Наступало время, когда огни заката достигли пика своей красоты в оргии цвета и блеска, и последние лучи солнца таяли с первыми мерцающими лучами вечерней звезды. Души Кенди и Терри были очарованы волшебством момента. Их взгляды затерялись на синей глади реки, которая, казалось, встречалась с синим фоном в небе в далекой точке на горизонте. Это был самый старинный цвет мироздания, окрашивающий Париж в радужные тона благодаря величайшему художнику - вселенной.

- Красиво... самый древний цвет мира... просто красиво, - подумала она, и в этот момент ее мысленные слова пробежали по невидимой нити, что объединяла ее собственное сердце с сердцем Терри.

- Да, это удивительно красиво, - вслух ответил он, и секунду спустя оба с удивленным испугом посмотрели друг на друга. Они ничего не говорили, но поняли, что в этот миг они снова, третий раз в жизни, ощутили ту таинственную связь, которая объединила их бессмертной силой.

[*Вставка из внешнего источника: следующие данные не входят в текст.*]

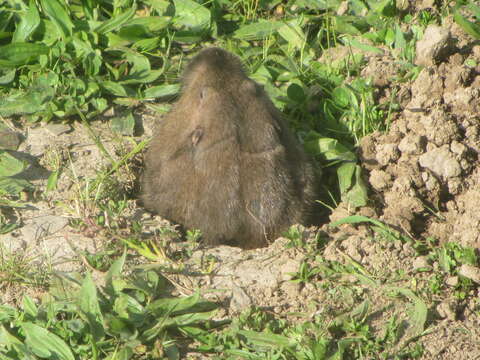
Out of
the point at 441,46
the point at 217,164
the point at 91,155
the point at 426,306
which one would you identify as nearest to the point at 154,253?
the point at 217,164

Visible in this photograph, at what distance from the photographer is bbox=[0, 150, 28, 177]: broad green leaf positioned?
15.7ft

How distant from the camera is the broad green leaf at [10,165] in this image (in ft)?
15.7

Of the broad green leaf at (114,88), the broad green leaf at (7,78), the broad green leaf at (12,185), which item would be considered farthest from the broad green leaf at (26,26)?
the broad green leaf at (12,185)

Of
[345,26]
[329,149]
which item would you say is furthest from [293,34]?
[329,149]

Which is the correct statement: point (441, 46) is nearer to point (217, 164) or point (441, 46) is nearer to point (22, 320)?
point (217, 164)

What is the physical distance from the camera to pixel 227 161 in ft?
15.1

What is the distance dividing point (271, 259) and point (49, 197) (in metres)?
1.38

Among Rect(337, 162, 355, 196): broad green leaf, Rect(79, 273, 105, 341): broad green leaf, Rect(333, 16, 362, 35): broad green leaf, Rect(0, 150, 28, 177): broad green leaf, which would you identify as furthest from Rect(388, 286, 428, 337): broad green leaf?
Rect(333, 16, 362, 35): broad green leaf

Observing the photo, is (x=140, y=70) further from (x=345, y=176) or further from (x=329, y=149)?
(x=345, y=176)

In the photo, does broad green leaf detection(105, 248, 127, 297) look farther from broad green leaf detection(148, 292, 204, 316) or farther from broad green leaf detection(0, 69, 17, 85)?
broad green leaf detection(0, 69, 17, 85)

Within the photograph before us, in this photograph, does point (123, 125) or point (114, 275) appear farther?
point (123, 125)

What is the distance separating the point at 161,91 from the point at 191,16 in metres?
0.73

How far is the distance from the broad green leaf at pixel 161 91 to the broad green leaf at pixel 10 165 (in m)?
1.06

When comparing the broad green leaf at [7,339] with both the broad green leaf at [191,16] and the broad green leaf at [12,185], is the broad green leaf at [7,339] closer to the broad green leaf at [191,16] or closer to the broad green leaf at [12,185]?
the broad green leaf at [12,185]
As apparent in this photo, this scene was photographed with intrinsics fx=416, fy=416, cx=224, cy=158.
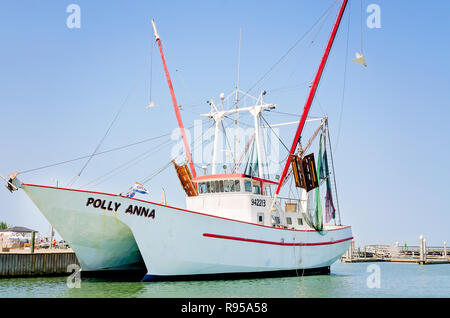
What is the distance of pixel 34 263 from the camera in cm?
2391

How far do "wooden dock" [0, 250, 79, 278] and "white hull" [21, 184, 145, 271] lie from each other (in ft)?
17.6

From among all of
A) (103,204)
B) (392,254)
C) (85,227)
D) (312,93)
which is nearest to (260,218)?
(312,93)

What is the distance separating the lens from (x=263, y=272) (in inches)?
867

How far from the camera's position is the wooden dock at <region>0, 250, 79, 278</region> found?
22.7 m

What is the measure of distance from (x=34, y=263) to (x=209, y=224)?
11.7m

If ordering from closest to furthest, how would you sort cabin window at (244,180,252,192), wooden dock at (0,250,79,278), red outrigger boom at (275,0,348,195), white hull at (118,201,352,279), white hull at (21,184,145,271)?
white hull at (21,184,145,271) → white hull at (118,201,352,279) → wooden dock at (0,250,79,278) → cabin window at (244,180,252,192) → red outrigger boom at (275,0,348,195)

На одном дыхании щедрое собрание дорогих образов отобразилось в памяти Терри. Он снова увидел «Королеву Мэри» в туманной ночи и свет двух зеленых изумрудов, глядевших на него с добротой, которую он никогда не видел прежде в незнакомце. Он помнил каждую тайную встречу, которую обычно сознательно искал в течение своих школьных дней. Он снова пережил моменты того жизнерадостного лета и снова чувствовал сладостное тепло объятий Кенди. Он испытал тоску, повторные разлуки, чувство полной потери и огромную боль сожалений. Он еще раз ощутил горько-сладкий вкус столкновения в снежную ночь, пробуждение в больничной комнате, экстаз каждого дня, проведенного рядом с женщиной, с которой его душа была магически соединена. И затем, он осознал, что собирался потерять ее навсегда,.. если не испытает последнее средство: правду ... но ужасный узел в горле снова не позволял ему говорить.

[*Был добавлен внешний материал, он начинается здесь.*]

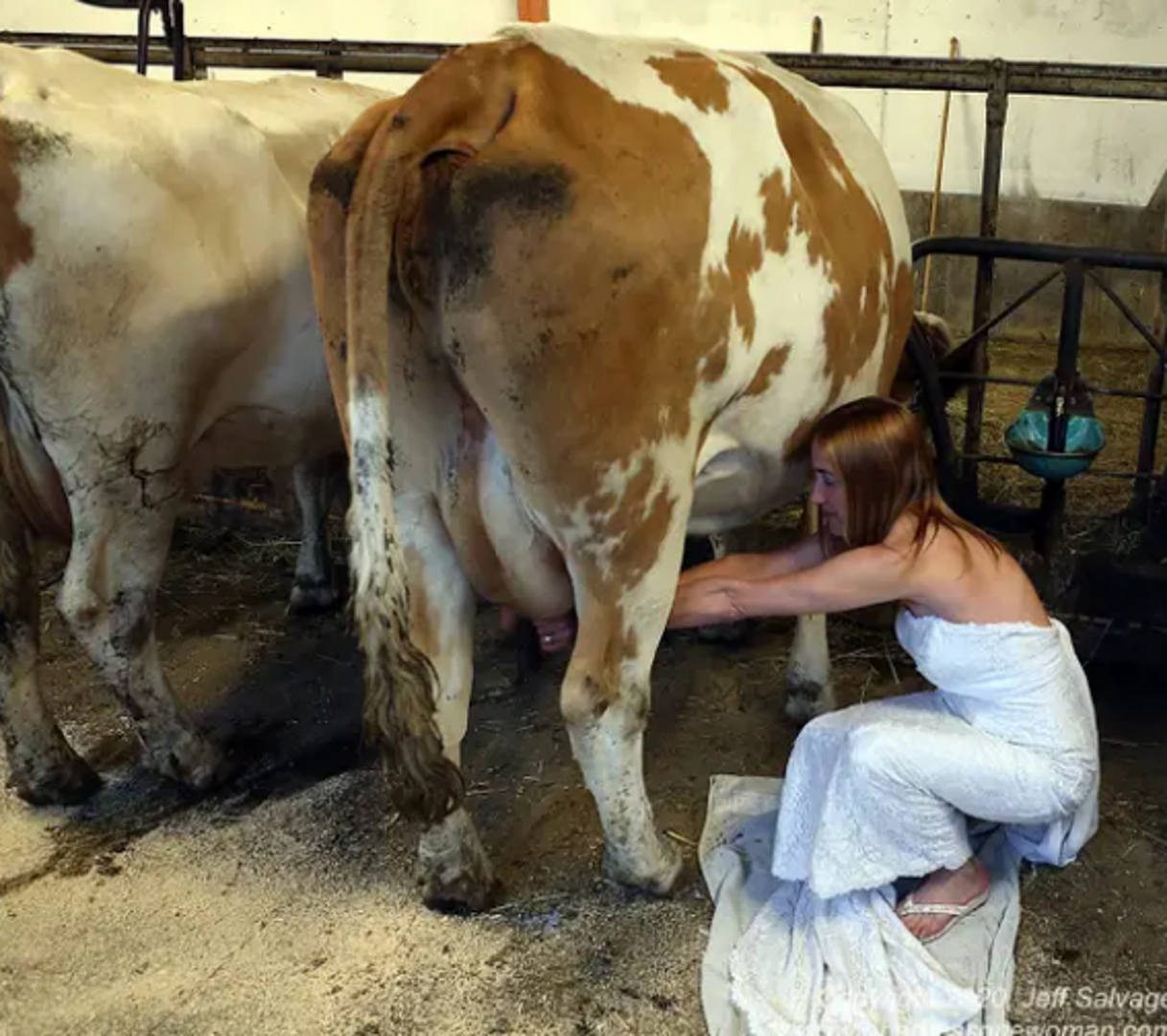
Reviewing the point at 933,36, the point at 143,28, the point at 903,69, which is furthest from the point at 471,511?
the point at 933,36

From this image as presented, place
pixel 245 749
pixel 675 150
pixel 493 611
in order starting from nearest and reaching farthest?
pixel 675 150, pixel 245 749, pixel 493 611

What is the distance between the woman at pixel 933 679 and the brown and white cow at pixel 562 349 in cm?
26

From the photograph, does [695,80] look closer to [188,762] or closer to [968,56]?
[188,762]

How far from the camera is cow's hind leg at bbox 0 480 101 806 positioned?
285 centimetres

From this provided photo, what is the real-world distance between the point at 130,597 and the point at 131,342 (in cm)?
63

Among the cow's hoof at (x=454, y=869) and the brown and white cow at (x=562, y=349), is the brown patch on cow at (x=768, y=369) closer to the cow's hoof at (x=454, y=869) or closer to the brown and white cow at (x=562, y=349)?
the brown and white cow at (x=562, y=349)

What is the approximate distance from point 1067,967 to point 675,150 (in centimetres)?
175

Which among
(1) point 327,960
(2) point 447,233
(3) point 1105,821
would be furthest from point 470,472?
(3) point 1105,821

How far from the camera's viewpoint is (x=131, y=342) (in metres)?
2.55

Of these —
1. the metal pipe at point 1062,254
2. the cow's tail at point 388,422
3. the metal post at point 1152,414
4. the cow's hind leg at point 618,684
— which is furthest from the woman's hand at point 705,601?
the metal post at point 1152,414

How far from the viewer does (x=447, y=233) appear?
6.36 feet

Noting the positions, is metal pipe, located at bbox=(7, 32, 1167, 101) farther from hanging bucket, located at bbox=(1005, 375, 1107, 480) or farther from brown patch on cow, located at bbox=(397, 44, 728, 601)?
brown patch on cow, located at bbox=(397, 44, 728, 601)

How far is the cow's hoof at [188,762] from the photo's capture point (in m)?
3.01

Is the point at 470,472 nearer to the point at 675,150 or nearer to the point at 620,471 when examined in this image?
the point at 620,471
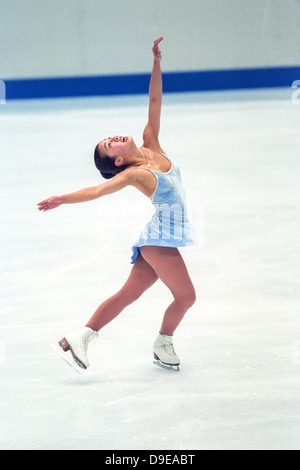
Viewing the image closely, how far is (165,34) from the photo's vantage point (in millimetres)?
11828

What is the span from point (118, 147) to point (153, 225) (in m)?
0.34

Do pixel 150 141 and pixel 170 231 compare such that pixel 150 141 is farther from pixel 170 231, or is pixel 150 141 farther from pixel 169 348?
pixel 169 348

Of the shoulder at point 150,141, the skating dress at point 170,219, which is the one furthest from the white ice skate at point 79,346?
the shoulder at point 150,141

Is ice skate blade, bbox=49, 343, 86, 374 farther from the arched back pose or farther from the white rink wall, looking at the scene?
the white rink wall

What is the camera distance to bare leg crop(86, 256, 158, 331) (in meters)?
3.04

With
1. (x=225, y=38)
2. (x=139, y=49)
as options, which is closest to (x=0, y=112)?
(x=139, y=49)

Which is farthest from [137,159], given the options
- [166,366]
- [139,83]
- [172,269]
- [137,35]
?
[137,35]

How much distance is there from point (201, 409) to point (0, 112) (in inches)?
316

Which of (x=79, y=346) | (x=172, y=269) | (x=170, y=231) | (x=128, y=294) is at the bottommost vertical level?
(x=79, y=346)

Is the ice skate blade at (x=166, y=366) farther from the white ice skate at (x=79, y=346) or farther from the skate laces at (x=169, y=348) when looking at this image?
the white ice skate at (x=79, y=346)

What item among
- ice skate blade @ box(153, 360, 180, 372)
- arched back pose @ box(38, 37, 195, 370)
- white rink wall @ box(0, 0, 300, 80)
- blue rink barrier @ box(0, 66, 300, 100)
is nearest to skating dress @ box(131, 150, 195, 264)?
arched back pose @ box(38, 37, 195, 370)

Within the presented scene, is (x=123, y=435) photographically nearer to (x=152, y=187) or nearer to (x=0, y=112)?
(x=152, y=187)

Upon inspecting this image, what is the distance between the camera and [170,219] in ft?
9.55

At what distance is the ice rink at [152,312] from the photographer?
8.89 ft
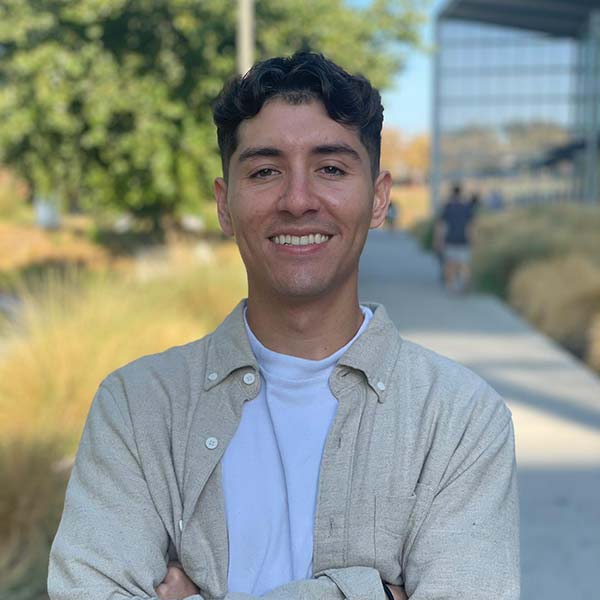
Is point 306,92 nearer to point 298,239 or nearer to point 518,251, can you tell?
point 298,239

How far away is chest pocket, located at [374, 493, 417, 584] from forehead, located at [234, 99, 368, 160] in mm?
719

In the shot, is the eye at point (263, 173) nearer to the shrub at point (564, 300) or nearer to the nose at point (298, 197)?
the nose at point (298, 197)

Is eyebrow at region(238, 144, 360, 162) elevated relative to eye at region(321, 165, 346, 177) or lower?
elevated

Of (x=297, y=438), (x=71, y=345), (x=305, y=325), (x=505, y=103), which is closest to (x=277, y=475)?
(x=297, y=438)

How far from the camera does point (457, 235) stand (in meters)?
14.8

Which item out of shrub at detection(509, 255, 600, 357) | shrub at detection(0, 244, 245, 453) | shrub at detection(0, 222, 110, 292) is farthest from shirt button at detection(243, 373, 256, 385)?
shrub at detection(0, 222, 110, 292)

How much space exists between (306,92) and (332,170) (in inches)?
6.6

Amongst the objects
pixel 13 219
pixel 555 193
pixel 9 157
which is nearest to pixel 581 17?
pixel 555 193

Они смотрели друг на друга, не в силах вымолвить и слова. Звуки прохожих заглушались стуком их сердец. Кенди чувствовала, что тяжесть на груди вторглась в ее виски, и у нее закружилась голова. Терри, в свою очередь, был парализован, будто во сне. Прежде, чем он мог этого избежать, единственная слезинка прокатилась по его щеке. И чудным образом, как если бы свежее ощущение влажности разбудило его, он нашел смелость, чтобы разомкнуть уста.

- Я был дураком, - пробормотал он.

От первого звука его голоса слезы Кенди нашли выход, и она повернула голову, ища воображаемую точку в небытие воды. Ее лицо дергалось от глубоких эмоций, бушующих внутри.